---------- Texte extrait

Autorisation environnementale et tierce expertise : application aux enjeux paysagers liés à l'implantation d'éoliennes
- Chloé Daguerre-Guillen
- 17 mars
- 4 min de lecture
L'article L. 181-13 du Code de l'environnement prévoit que "Lorsque le projet présente des dangers ou inconvénients d'une importance particulière, l'autorité administrative compétente peut, tant lors de l'instruction d'une demande d'autorisation environnementale que postérieurement à sa délivrance, demander une tierce expertise afin de procéder à l'analyse d'éléments du dossier nécessitant des vérifications particulières. / Cette tierce expertise est effectuée par un organisme extérieur choisi en accord avec l'administration par le pétitionnaire et aux frais de celui-ci ".
Faits et procédure
Le 7 juillet 2020, la société pétitionnaire a déposé un dossier de demande d'autorisation pour un projet d'implantation d'un parc de trois éoliennes.

--------------------

Consignes et exigences:
Recopiez le passage du texte sur l'autorisation environnementale compris entre "Faits et procédure" et "de trois éoliennes.", bornes incluses, en remplaçant "trois" par "quatre".

---------- Lignes de données

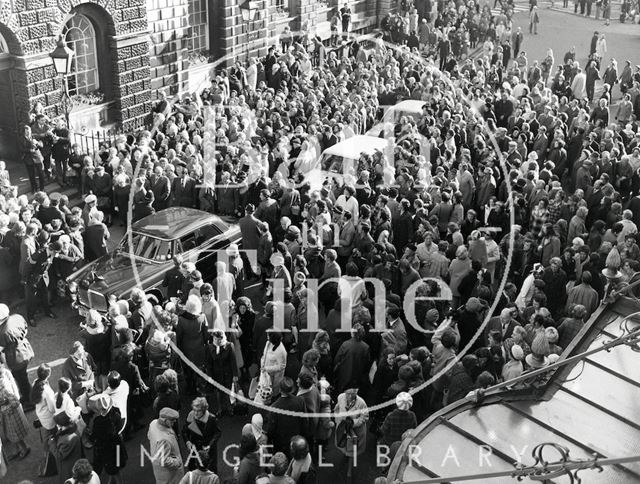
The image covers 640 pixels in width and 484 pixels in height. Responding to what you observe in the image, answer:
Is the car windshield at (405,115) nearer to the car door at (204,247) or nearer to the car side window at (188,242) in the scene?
the car door at (204,247)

--------------------

Réponse à la consigne:
Faits et procédure
Le 7 juillet 2020, la société pétitionnaire a déposé un dossier de demande d'autorisation pour un projet d'implantation d'un parc de quatre éoliennes.